Julia Phillips: New Album

Julia Phillips, <em>Mediator</em>, 2020. Ceramic, stainless steel, granite, nylon hardware, 69 × 112 × 112 inches. © Julia Phillips, Courtesy Matthew Marks Gallery
Julia Phillips, Mediator, 2020. Ceramic, stainless steel, granite, nylon hardware, 69 × 112 × 112 inches. © Julia Phillips, Courtesy Matthew Marks Gallery

On View
Matthew Marks Gallery
New Album
September 10 – October 17, 2020
New York

The sculptures in New Album, Julia Phillips’s first solo exhibition at Matthew Marks, align in a haunting, slightly sinister mise-en-scène. With delicate ceramic body fragments on armatures of steel and stone, Phillips beckons viewers into an ambiguous physical and psychological space, where agency and desire meet subjugation and violence.

Julia Phillips, <em>Negotiator (#1)</em>, 2020. Ceramic, stainless steel, marble 77 x 59 x 79 inches. © Julia Phillips, Courtesy Matthew Marks Gallery
Julia Phillips, Negotiator (#1), 2020. Ceramic, stainless steel, marble 77 x 59 x 79 inches. © Julia Phillips, Courtesy Matthew Marks Gallery

As usual, Phillips has titled her works with tool-like functions, whose human implications are directed by ceramic elements cast from her own body. Until now her sculptures have embraced a darkly psychosexual ethos, mostly conjuring single bodies, coded female, and subjected to violent penetrations, as in the particularly vicious Positioner (2016) and Extruder (2017). These latest works offer something slightly more neutral, suggesting mutualistic exchanges between two agents. In Mediator (2020), for instance, two partial upper torsos glazed in contrasting skin-like tones balance at either end of a suspended metal rod, each angled to face a central stainless-steel microphone. The large circumference of the work’s granite base keeps viewers at a distance, even as the angle and scale of the cast forms seem to invite intimate human engagement. Negotiator (#1) (2020), meanwhile, consists of a large wheel with opposing handles and grips molded for use by two imagined participants—handles which also restrict the wheel’s range of motion. Positioned with its “gaze” over the rest of the exhibition, Observer II (2020) is a fleshy set of two-way binoculars that suggests the potential of both looking and being looked at.
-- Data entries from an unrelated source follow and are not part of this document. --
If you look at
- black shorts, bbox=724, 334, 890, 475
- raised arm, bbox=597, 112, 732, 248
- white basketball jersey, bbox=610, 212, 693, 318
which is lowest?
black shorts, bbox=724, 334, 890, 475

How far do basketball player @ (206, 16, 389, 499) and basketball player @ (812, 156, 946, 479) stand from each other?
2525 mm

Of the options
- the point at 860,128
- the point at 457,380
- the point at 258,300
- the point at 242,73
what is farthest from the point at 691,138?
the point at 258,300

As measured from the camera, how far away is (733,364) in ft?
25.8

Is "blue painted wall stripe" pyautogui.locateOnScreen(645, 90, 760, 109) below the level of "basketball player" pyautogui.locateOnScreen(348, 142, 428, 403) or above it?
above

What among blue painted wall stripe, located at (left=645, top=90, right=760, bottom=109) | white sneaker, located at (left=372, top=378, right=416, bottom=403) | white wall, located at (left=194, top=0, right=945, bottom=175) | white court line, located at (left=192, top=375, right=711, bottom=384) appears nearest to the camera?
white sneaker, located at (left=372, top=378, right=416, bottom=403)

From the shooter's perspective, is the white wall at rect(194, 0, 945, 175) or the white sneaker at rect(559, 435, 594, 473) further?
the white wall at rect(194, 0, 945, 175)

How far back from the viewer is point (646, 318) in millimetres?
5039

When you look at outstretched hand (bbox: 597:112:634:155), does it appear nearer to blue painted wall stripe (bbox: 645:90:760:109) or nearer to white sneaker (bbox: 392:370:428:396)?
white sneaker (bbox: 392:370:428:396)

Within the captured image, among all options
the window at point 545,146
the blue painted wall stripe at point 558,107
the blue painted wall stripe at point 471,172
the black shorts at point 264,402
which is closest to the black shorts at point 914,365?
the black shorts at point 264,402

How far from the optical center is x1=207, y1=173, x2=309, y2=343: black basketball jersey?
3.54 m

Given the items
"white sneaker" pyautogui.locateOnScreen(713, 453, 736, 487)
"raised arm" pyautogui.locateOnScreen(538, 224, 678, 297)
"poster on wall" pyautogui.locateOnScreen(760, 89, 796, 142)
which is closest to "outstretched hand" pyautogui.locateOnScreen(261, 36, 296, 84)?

Phillips’ works can sometimes seem overtly didactic; it’s tempting to read them as Foucauldian commentaries on the subjugation of bodies within systems of social control, especially given her stated interests in feminist, psychoanalytic, and decolonial theories. Viewers are invited to participate in this discourse by “using” or imagining using the implements and thus implicating themselves in the brutal power dynamics. And yet, Phillips does a lot to undermine this implied functionality, most notably in her use of delicate ceramic itself, the fragility of which is exaggerated by its proximity to rigid metal. In Mediator, the delicate sternums of each body casting are pitilessly bolted to their armature; the ceramic spokes of Negotiator (#1) look precarious enough to collapse at the slightest touch.

Julia Phillips, <em>Oppressor with Soul, In Treatment & Suppressor with Spirit, In Treatment</em>, 2020. Ceramic, stainless steel, nylon hardware, dimensions variable. © Julia Phillips, Courtesy Matthew Marks Gallery
Julia Phillips, Oppressor with Soul, In Treatment & Suppressor with Spirit, In Treatment, 2020. Ceramic, stainless steel, nylon hardware, dimensions variable. © Julia Phillips, Courtesy Matthew Marks Gallery

Perhaps even more ambiguous is the artist’s treatment of the body itself, which she indexes in familiar ways and yet subjects to uncertain ends. “By showing the body in fragments I am hinting at a potential presence,” she says. “What exactly the suggested body is doing with the parts that aren’t visible is up to the viewer to imagine … Letting viewers fill in the blanks hopefully allows them to adjust the work to fit their own realities and imaginations.”1 

It is from this troubled space between recognition and alienation, implication and estrangement, that Phillips’s work draws its uncanny energy. Interior is made exterior, and subject is made object. It feels fitting that Phillips should be showing with Matthew Marks, the longtime champion of Robert Gober, whose likeminded embrace of an aesthetic of body horror makes equally apparent how grotesque desire can be, and how alluring abjection can be. Despite her keen awareness of history and theory, however, Phillips’s work is unlike anything being made today.

  1. Brandon Sward. “Witness and Event: Julia Phillips Interviewed by Brandon Sward.” BOMB Magazine Online. November 11, 2019.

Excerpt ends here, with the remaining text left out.